From the data presented you can see that D35 animals have low levels of CD68 in the cerebellum, meaning minimal inflammation in the brain. However, as the NPC KO animals age, there is a marked increase in CD68 in the cerebella of these animals, meaning neuroinflammation increases as the disease progresses. By the time animals are D45, there is a significant amount of CD68 in the brain.
Below in Figure 5a and b are images of cerebellar slices from four female NPC KO mice at various days post birth, D35, D45, D55 and D63. The brown stain, brown circles and projections (Figure 5b) are the Purkinje neuron cell bodies and dendritic spines.

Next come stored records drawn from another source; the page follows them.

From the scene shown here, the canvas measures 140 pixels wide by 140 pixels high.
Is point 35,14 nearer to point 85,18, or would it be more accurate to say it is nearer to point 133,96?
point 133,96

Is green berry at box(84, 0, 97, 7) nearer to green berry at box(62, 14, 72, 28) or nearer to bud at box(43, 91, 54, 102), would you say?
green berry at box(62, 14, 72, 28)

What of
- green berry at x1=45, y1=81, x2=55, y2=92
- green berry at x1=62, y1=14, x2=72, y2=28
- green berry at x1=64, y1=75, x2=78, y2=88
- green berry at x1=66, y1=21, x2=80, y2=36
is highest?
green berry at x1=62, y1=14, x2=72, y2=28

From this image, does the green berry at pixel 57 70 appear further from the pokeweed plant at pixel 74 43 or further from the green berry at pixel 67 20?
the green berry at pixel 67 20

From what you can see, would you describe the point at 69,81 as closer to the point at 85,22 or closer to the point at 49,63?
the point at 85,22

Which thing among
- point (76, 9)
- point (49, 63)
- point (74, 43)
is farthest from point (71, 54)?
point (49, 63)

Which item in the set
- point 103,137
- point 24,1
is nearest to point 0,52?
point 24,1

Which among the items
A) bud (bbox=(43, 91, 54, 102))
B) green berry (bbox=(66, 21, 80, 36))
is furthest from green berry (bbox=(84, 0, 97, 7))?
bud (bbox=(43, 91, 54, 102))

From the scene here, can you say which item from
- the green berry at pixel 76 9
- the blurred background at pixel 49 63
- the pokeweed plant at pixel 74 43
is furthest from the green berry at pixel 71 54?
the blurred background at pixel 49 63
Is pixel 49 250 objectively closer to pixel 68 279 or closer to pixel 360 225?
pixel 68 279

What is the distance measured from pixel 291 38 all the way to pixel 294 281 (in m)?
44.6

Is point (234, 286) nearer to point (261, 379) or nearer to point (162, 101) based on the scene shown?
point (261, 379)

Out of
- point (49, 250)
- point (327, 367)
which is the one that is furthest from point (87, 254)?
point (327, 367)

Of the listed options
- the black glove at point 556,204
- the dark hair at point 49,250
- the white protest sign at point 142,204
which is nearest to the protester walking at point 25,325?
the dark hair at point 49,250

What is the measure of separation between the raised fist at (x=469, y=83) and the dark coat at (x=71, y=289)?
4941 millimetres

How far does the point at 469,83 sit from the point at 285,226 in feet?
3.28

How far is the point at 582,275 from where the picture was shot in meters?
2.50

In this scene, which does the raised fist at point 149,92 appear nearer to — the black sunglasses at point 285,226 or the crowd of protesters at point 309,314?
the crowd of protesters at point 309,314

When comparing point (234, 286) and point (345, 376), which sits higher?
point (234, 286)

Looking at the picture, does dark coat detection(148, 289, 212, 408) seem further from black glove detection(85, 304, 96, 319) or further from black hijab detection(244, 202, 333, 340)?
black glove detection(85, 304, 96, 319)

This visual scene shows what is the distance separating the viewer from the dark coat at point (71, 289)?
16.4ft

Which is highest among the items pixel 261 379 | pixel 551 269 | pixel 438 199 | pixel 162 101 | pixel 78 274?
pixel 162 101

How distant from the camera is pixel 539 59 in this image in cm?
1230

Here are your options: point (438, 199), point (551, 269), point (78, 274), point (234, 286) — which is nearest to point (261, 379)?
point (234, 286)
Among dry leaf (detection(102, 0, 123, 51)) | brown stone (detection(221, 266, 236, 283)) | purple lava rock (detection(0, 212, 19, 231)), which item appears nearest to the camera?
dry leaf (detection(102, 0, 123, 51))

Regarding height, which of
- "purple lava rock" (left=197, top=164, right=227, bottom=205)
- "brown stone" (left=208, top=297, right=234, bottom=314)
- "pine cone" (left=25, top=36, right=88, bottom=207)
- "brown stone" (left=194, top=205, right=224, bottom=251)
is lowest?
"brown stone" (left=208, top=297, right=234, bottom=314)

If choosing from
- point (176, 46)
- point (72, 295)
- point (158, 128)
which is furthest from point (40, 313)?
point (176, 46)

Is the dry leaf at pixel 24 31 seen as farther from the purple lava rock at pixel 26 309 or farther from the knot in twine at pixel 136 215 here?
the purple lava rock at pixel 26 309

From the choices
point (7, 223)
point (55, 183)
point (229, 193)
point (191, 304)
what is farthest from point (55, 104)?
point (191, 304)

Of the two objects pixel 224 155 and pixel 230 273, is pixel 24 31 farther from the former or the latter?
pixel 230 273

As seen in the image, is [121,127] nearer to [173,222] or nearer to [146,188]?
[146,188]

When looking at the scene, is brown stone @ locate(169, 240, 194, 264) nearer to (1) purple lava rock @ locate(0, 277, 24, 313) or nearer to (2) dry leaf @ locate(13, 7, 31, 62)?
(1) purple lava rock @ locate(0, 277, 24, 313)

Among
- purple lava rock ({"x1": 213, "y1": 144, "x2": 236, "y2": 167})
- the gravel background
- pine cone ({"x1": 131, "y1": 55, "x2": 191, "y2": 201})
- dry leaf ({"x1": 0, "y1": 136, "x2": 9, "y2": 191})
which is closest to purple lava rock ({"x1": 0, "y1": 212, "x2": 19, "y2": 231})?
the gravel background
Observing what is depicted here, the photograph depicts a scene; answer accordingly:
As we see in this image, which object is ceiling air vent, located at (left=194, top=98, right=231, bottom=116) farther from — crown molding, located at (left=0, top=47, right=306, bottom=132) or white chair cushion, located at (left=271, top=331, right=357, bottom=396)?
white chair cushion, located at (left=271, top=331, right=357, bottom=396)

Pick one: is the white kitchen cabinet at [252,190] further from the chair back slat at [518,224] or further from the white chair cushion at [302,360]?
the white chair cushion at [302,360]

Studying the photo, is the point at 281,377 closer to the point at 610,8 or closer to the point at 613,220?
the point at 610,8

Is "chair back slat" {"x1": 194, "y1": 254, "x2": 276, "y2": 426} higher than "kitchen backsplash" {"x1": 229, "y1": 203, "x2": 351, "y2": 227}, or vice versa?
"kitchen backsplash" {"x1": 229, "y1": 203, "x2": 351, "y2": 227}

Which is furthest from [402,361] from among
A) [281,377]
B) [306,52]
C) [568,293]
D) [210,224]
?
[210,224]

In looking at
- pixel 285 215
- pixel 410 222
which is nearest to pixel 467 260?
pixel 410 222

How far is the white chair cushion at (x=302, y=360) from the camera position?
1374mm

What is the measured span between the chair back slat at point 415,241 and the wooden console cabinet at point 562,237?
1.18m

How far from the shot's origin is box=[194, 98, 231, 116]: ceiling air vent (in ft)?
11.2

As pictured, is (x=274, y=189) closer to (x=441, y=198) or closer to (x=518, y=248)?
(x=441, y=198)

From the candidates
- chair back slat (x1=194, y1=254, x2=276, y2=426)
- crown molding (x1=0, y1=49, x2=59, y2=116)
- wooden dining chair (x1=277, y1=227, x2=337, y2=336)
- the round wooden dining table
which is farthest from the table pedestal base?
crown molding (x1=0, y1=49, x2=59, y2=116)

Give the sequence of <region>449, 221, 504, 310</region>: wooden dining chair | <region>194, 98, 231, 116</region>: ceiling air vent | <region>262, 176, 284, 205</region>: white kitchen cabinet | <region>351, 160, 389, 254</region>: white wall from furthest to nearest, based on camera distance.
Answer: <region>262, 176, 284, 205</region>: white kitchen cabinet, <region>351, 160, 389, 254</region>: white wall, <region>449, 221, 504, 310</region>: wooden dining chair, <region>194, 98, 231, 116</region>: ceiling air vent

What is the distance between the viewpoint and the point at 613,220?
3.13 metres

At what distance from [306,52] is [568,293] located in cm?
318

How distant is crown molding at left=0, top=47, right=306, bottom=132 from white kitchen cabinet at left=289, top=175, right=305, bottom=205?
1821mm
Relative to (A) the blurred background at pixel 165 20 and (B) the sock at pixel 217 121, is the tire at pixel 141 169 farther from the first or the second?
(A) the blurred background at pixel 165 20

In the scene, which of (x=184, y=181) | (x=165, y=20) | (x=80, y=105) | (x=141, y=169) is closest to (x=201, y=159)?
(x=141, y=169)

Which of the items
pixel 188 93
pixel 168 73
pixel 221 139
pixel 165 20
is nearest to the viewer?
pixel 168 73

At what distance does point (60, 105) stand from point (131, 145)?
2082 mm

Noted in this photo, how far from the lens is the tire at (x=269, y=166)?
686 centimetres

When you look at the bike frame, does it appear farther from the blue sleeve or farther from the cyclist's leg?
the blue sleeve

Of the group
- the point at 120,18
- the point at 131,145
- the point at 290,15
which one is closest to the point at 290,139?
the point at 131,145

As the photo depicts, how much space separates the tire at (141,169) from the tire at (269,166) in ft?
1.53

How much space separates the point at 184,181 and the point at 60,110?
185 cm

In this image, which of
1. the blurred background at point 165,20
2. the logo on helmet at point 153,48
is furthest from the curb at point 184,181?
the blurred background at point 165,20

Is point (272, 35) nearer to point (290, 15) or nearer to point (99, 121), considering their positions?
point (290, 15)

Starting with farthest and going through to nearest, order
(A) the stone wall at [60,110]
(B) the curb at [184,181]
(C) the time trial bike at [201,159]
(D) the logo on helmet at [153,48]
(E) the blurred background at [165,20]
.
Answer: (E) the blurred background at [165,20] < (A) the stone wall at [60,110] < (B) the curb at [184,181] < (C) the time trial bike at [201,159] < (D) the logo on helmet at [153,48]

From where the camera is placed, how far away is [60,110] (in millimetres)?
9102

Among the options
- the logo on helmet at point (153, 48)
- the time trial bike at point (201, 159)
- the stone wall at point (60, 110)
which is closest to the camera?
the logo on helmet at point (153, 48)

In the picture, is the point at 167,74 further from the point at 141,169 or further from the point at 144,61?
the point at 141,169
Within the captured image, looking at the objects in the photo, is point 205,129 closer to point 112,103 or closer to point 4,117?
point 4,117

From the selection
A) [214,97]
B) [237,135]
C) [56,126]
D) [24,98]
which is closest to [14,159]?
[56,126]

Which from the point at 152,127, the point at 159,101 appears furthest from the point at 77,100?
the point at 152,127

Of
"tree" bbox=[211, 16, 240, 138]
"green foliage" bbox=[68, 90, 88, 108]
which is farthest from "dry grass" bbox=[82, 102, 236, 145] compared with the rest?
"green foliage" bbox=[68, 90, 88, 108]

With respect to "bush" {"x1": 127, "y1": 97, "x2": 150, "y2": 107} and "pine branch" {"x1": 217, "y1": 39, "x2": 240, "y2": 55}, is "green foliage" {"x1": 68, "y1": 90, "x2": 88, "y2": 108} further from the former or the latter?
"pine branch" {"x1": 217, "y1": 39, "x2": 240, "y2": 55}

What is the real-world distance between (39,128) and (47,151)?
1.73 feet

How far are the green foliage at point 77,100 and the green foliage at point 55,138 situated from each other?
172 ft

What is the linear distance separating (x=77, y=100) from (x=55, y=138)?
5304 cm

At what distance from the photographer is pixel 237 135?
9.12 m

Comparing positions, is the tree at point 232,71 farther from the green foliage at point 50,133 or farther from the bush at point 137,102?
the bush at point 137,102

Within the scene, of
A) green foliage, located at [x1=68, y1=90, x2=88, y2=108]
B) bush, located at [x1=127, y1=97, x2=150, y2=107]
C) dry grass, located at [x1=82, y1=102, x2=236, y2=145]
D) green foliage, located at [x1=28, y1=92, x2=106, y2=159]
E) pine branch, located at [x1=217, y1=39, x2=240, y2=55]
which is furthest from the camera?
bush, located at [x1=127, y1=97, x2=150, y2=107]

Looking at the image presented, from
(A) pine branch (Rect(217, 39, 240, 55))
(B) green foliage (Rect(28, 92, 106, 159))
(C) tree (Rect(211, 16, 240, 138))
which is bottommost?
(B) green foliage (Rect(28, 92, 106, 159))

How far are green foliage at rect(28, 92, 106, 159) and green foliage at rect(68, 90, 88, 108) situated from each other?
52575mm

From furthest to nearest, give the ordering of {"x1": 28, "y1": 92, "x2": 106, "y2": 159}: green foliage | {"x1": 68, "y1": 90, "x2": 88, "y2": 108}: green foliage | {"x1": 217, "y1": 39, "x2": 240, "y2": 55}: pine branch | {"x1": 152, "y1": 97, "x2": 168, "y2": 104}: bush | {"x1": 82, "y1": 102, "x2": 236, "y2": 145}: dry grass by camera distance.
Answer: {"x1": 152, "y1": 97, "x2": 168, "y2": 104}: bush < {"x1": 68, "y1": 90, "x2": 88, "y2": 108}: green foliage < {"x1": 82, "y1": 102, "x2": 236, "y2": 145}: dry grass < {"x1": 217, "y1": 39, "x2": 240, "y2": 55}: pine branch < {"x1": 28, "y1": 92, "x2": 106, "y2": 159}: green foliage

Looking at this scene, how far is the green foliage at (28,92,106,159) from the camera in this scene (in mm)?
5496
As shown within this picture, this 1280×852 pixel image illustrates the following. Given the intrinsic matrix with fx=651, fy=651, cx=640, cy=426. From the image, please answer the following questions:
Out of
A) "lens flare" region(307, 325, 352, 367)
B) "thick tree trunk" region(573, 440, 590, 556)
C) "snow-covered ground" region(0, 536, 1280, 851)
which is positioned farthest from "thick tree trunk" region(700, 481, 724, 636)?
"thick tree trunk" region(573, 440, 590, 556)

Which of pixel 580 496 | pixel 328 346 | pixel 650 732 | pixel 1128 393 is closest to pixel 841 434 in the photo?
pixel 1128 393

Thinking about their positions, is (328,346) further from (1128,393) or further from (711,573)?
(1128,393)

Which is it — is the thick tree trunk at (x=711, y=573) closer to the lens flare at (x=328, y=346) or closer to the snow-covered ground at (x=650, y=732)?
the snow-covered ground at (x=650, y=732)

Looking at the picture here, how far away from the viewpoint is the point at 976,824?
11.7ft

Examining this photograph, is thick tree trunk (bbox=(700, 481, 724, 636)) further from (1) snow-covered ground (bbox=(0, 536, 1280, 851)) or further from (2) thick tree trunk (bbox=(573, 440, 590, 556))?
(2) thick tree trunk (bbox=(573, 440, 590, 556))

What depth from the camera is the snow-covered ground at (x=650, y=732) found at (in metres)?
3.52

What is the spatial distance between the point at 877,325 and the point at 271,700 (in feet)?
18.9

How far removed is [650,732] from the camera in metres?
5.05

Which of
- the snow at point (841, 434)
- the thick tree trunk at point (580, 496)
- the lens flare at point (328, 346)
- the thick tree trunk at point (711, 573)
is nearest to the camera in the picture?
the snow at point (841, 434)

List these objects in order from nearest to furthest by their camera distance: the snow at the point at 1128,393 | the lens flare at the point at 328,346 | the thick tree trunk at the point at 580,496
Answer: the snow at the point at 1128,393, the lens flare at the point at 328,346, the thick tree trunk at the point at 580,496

Figure 5: Timecourse of Calbindin protein expression in the cerebellum of female NPC1 KO mice
a.
b.
What we observed is that Purkinje neurons are present in high amounts in the cerebellum of D35 animals, which corresponds with the low CD68 levels. But by D45, there is a decrease in the number of Purkinje neurons, which corresponds with the presence of neuroinflammation, CD68. By D63, almost all Purkinje neurons are lost. From these data we are were able to mark at what age we observe neuroinflammation and neuron loss. This will greatly help us decide at what age we should expose animals to treatment to prevent neurodegeneration. Interestingly we captured some other metrics on these animals while they were housed at Vium, since the cages are sensored.
We noticed that breathing rate and body weight both start to decrease by D45. This corresponds with when we start to observe signification neuroinflammation based on the CD68 stain and Purkinje neuron loss based on the Calbindin stain. By better understanding the onset of these disease metrics, we can design optimal treatment studies to capture potential rescue of disease progression.